First course was, of course, the duck skin pancakes. Instead of the traditional method of inflating the duck to separate the skin followed by roasting, this recipe calls for separating the skin and stitching it onto a cooling rack.
The skin was then cooked in a low temperature oven for 3 hours to render out the fat. A mixture of maltose and vinegar was brushed on top, and the skin was then cooked at a higher temperature (with a smoke package) for 15 minutes. Just before serving, hot oil was ladled over the skin until the skin is crisp and take on a nice colour. This last step actually took a lot longer than I imagined (about 30 minutes). This is what the skin looked like after the oil bath and then cut up.
One very strange thing about this recipe is that Blumenthal's recipes usually start from scratch on everything, including baking your own buns and perhaps even constructing your own oven for the job. In this case, he just asks you to buy the pancakes. Ironically the only place I know that sells these pancakes in Lethbridge actually ran out, so I had to make them myself. At the end they were perhaps a few mm thicker than they should be, but the texture was right.
Here is what the pancakes look like just before I wrapped it up.
The second course was some duck breast that had been brined and then poached slowly in a duck stock (more on this later). It came out as I expected: tender and very flavorful.
The third course was a duck consomme with tofu. I did not follow the "consomme with dumpling" recipe in the book: somehow I thought tofu was more what I mentally expect from such a soup. To make the consomme, I first made a double stock with duck bones, chicken wings, and pork bones.

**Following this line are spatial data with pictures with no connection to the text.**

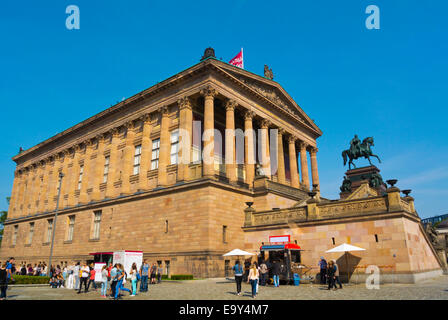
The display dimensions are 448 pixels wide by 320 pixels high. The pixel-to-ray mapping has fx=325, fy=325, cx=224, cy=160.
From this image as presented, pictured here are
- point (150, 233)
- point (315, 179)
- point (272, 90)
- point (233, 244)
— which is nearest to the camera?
point (233, 244)

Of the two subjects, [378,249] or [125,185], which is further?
[125,185]

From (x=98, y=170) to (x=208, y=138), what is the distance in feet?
62.6

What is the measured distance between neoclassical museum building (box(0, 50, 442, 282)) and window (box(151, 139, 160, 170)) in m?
0.14

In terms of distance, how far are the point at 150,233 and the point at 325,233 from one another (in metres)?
16.6

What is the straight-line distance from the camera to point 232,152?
→ 3200cm

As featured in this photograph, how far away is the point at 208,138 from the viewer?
3028cm

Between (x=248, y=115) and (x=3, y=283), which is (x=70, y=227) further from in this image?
(x=3, y=283)

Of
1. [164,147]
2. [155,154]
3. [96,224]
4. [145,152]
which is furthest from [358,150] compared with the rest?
[96,224]

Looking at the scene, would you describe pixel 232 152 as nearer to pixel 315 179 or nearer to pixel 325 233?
pixel 325 233

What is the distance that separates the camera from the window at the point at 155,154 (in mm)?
35406

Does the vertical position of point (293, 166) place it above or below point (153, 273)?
above

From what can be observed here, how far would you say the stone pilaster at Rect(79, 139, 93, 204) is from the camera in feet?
141

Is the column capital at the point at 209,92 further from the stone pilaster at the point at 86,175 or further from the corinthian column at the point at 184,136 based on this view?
the stone pilaster at the point at 86,175
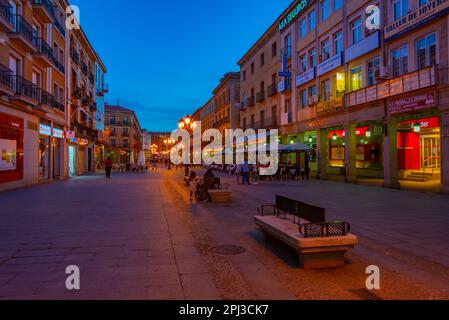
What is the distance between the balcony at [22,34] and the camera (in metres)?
17.4

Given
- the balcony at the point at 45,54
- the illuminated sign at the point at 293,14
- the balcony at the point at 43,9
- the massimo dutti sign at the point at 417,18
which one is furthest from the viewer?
the illuminated sign at the point at 293,14

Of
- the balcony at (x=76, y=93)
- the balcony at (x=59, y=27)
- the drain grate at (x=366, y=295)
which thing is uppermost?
the balcony at (x=59, y=27)

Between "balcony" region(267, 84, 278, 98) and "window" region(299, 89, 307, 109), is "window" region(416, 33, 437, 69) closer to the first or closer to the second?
"window" region(299, 89, 307, 109)

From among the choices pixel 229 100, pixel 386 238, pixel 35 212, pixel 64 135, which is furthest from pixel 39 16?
pixel 229 100

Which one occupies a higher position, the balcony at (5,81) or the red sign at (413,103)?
the balcony at (5,81)

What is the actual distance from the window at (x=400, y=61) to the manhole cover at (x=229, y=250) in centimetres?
1497

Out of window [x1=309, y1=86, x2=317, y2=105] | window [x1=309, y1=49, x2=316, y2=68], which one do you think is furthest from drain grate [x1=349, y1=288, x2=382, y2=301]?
window [x1=309, y1=49, x2=316, y2=68]

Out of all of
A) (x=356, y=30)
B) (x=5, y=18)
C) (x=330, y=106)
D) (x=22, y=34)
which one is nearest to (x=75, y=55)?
(x=22, y=34)

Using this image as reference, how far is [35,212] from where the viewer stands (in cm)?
1050

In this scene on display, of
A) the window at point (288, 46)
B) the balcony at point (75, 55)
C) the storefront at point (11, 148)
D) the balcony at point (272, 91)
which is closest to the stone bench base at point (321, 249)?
the storefront at point (11, 148)

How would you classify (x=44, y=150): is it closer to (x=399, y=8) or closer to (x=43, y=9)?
(x=43, y=9)

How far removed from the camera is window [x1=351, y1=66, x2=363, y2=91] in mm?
20836

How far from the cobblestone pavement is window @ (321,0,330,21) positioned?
17.5 metres

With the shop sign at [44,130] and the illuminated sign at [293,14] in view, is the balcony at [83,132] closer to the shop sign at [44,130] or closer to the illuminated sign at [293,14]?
the shop sign at [44,130]
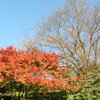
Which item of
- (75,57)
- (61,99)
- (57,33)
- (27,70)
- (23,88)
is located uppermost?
(57,33)

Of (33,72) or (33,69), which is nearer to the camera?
(33,69)

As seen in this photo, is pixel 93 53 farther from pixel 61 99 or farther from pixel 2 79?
pixel 2 79

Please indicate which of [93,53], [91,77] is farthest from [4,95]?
[93,53]

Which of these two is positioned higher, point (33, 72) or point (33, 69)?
point (33, 69)

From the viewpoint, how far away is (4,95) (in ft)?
36.1

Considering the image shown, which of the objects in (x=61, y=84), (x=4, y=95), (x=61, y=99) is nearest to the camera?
(x=61, y=84)

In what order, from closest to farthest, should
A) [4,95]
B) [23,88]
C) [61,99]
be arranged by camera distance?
[23,88]
[61,99]
[4,95]

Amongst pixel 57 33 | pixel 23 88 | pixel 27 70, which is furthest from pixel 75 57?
pixel 27 70

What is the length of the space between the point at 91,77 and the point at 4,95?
5453 millimetres

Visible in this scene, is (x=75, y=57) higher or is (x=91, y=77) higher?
(x=75, y=57)

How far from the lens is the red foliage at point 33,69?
23.9 feet

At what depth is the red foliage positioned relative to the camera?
23.9 ft

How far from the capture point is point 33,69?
759 cm

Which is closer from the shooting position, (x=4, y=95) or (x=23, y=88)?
(x=23, y=88)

This was done in a pressure cooker so it was extremely cloudy. The next part of the recipe calls for ice filtration: freezing the stock and slowly melting it in the fridge so that the gelatin would trap all impurities.
This was supposed to take 24 hours, but after 12 hours not a single drop has come out. I took it out of the fridge for another 3 hours. Nothing. It was clear that perhaps I put in too much gelatin. I then put it next to a space heater and finally it started to drip. As expected, absolutely clear and flavorful liquid started to come out. Unfortunately there was definitely too much gelatin and I only managed to get a few tbsp after 1.5 hours from 1.5L of stock! Then disaster struck: the gelatin was melting too fast and dripped down, and everything was cloudy again.
At that point I gave up and decided to clarify the stock with the classical technique: simmering with egg white, aromatics, lean ground meat. That did the trick. The stock was then seasoned and tofu was added for a very flavorful consomme.
Last course was stir fry with leg meat. Again I deviated from the recipe. I poached the legs instead of making a confit---confit is not really a Chinese technique, and I was poaching the breast anyway. The duck meat was then chopped into small bits. I added bamboo shoot, water chestnuts, shiitake mushrooms, and straw mushrooms. A touch of oyster sauce and sesame oil were added as well. Everything was then wrapped in large lettuce leaves.
Overall, it was a lot of work and perhaps it's easier to just go and order from restaurant. But it was definitely fun to do it yourself and the result was actually better: especially the soup. I will have to try ice filtration some other day.